AUDIE CORNISH, HOST:

As we mentioned earlier, people on both sides of the issue rallied outside of the court. That’s where NPR’s Jennifer Ludden was posted.

UNIDENTIFIED WOMAN: If you love an abortion provider, make some noise.

(CHEERING)

JENNIFER LUDDEN, BYLINE: Abortion rights supporters vastly outnumbered abortion opponents. They packed the steps of the Supreme Court, spreading in a dense crowd to the edge of the sidewalk, where police struggled to keep people off the street. Mary Beth Hastings took time off work to be here. She said the stakes seem even higher with the death of Antonin Scalia and the need to pick a new justice.
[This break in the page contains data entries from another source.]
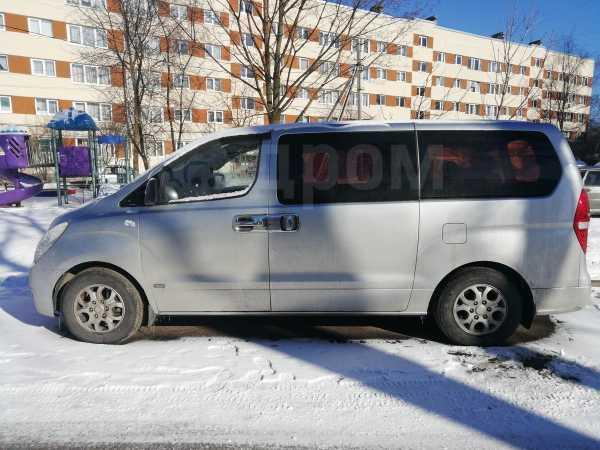 Hyundai Grand Starex, 2008 год, 695 000 руб.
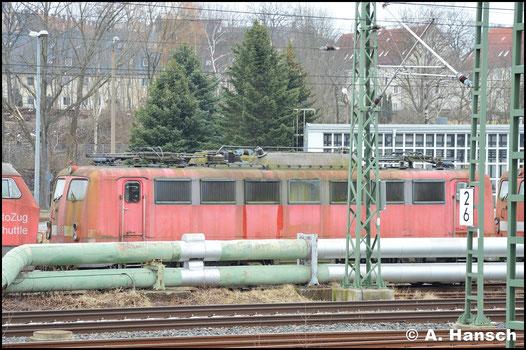 140 217-1 steht seit Jahren im DB Stillstandsmanagement in Chemnitz. Am 23. März 2018 wurde die Lok in einer Reihe anderer Maschinen am AW Chemnitz gesichtet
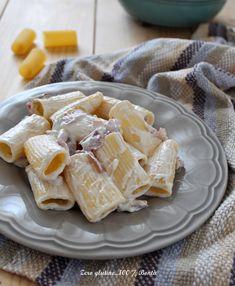 Paccheri con gorgonzola e speck un primo piatto saporito , cremoso e facile da preparare. Una pasta che si prepara in meno di 15 minuti
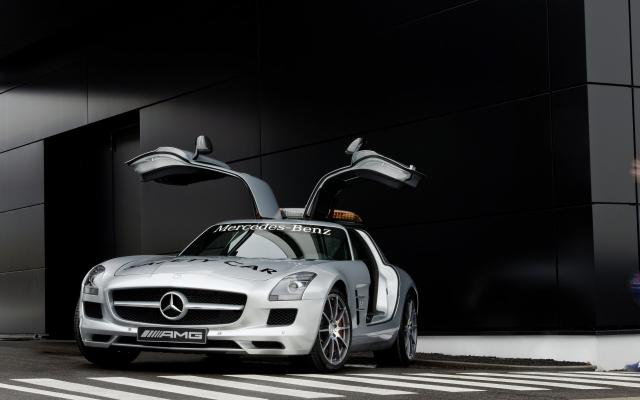 2010 F1 Safety Car SLS AMG 03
MARY BETH HASTINGS: I think it’s tremendously important for people to think about this in terms of the election, in terms about – of Supreme Court justices. This is not something we can take for granted.

LUDDEN: Valerie Peterson came up from Texas to rally with the National Abortion Federation. Last summer, she was devastated to learn her 16-week fetus had a fatal brain abnormality. She said the Texas law being debated today meant a long wait for an abortion, with a mandated ultrasound and counseling, so she flew to Florida to get the procedure.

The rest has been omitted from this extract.